Families go from section to section. There's something for everyone. At the top of the escalator a boy presses his hands on either side of the rotating black bands. A loud squeal comes from his palms, and he giggles to hear it. His sister smacks him on the head before taking her place on the escalator. His brother promptly does the same.

Of course, one person's calm vibe is another's moribund store. Casual observers sometimes don't realize that this Sears is even open. As Jackie C wrote in 2014 Yelp review of the location. "WAIT, this place is open? I live right around the corner and have been making bets that its closed."

But the Sears endures, just as it has endured most of South Main's upheavals. Once the city's premier suburban shopping district, the street was surpassed first by Gulfgate Mall, then Sharpstown Mall. A highway came slicing through the neighborhood, and things changed. Not far from transit hubs like the Greyhound station, but far enough from the buzz of downtown, the area now houses many homeless services.
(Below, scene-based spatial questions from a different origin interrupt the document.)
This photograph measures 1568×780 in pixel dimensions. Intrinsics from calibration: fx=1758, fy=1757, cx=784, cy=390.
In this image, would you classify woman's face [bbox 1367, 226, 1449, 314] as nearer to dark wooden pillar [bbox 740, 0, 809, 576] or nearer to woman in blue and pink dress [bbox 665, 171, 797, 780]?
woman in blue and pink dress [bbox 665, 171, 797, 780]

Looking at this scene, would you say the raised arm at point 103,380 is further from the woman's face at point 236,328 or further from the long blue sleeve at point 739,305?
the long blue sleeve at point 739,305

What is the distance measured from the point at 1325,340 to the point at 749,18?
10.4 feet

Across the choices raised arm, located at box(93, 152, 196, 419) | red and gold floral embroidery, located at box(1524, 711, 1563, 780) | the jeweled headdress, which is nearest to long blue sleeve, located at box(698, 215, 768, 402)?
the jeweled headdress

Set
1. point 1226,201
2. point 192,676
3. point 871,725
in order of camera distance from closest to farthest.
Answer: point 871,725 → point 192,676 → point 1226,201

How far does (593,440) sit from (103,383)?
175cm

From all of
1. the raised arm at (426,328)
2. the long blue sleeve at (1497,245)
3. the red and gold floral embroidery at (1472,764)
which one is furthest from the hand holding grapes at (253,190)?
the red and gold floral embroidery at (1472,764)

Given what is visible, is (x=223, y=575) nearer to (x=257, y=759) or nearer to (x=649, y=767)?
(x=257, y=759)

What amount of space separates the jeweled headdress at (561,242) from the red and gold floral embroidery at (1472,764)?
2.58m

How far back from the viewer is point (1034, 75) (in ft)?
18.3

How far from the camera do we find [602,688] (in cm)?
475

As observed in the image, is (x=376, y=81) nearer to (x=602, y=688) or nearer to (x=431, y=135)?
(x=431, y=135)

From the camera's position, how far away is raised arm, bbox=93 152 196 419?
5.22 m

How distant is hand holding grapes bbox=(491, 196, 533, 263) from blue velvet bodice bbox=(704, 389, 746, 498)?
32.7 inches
Those organizations and the people they serve are now neighbors with a light rail line and luxury apartments.

"For the homelesss," said Thao Costis, president of SEARCH Homeless Services, "it's never welcoming." But with the development downtown, many of the city's homeless have been shuffled from spot to spot, and the area around the Sears — which includes a large parking lot between the store, a Fiesta grocerty store, and a park on the other side of the building — is perhaps a bit more tolerant.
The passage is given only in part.